Omnicare, America’s largest pharmaceutical provider for the elderly, was just trying to conduct business as usual. The company released a standard press statement in August 2005 saying it was working to adopt a new government program–Medicare Part D–and did not foresee any problems. A short time later, CEO Joel Gemunder said he felt confident the forthcoming transition would not harm the company.
But Omnicare did not properly educate its drug-plan suppliers on pharmacy care practices and ran into database problems related to the program. These errors cost the company $9.8 million during the switch to Plan D.
The Plan D mishap–coupled with instances of the company delivering questionable earnings reports and predictions–prompted a group of Omnicare shareholders to sue the company and its executives for Securities Act fraud, claiming they made false statements that led to stock drops.
On Oct. 21, a 6th Circuit panel mostly upheld the lower court’s decision in Indiana State District Council of Laborers and HOD Carriers Pension and Welfare Fund v. Omnicare, dismissing nearly all of the plaintiffs’ claims and sending one piece of the case back to the lower court for clarification.
“Gemunder’s comments fall squarely within this realm of corporate puffery,” wrote U.S. District Judge Richard Mills of Illinois, who sat on the panel, “as they do nothing more than vaguely predict positive future results, a claim so banal and ubiquitous that it cannot engender reliance by reasonable investors.”
This case should comfort in-house counsel because the courts prevented shareholders from turning bad corporate news into a viable lawsuit, says Dewey & LeBoeuf Partner Harvey Kurzweil.
The Omnicare plaintiffs’ complaint contained several different claims. Two of them involved forward-looking statements. The first was the Medicare Part D issue. The second was the allegation that positive financial predictions Gemunder made in 2006 misled shareholders because he did not acknowledge an ongoing contract dispute with one of Omnicare’s suppliers. Omnicare publicly revealed the dispute a few months later.
Those two parts of the shareholders’ case were doomed from the start, says Kurzweil, who represented Omnicare, because they only had routine, forward-looking statements as evidence.
“They were always in search of a theory as to why corporate bad news could be translated into a securities violation,” he says. “The district court saw through it.”
The 6th Circuit described the strategy as “alchemy,” and Kurzweil says the plaintiffs’ actions contradicted Congress’ intent with the Securities and Exchange Act.
Mayer Brown Partner Timothy Bishop adds that the law does not require corporations to have perfect foresight when making public statements.
“Nobody ever intends for things to go wrong, but sometimes the market plays tricks on you, and you’re not as prepared as you expected to be,” he says.
Omnicare executives wisely protected themselves from liability by labeling their disclosures as predictions, says Thomas Gorman, chair of the securities litigation group at Porter Wright. He says all in-house counsel should make sure executives give similar disclaimers when making these kinds of statements.

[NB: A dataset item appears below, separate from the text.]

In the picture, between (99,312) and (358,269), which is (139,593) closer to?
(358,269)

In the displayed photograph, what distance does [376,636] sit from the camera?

“If you identify [statements] as forward-looking, and the company has some basis for the projection, it’s very difficult to be found liable,” he says.
In addition to attacking forward-looking statements, the plaintiffs seized on other allegedly misleading reports from the company. They argued that Omnicare violated Generally Accepted Accounting Principles (GAAP) by reporting falsely inflated revenue numbers for 2005 and early 2006. The plaintiffs said the reported earnings appeared higher than they really were because of bad accounting and failure to prepare for two multimillion-dollar settlements that followed government investigations.
“The court rejected this quite properly,” Bishop says, because Omnicare never had to restate its financials and auditors signed off on them. Claiming Omnicare violated accounting rules when no one ever contested the numbers was a weak argument, Bishop adds.
Beyond the “forward-looking statements” and accounting issues, the overarching principle of the ruling was the plaintiffs’ inability to prove loss causation–that the disclosures actually caused a drop in stock price. Rule 10b-5 of the Securities and Exchange Act, under which the shareholders brought almost all of the suit’s claims, requires plaintiffs to prove loss causation, but the plaintiffs never successfully argued that this had happened.
“Assuming that Gemunder’s statements are otherwise actionable, loss causation is thoroughly lacking in this case,” Judge Mills wrote in the decision.
However, the court remanded the plaintiffs’ Securities Act Section 11 claim–which only affected the GAAP issue–back to trial court because loss causation is not necessary to create liability in such claims. The appeals court said the district court did not adequately address the relatively minor Section 11 issue. Smith says this part of the decision was necessary for clarification.
General counsel should be reassured by the Omnicare decision, knowing that “a highly respected appellate court has recognized that mere statements of optimism are not actionable,” Kurzweil says. Because courts have begun successfully weeding out frivolous securities lawsuits such as this one, he says, “the pendulum may have shifted in favor of defendants.”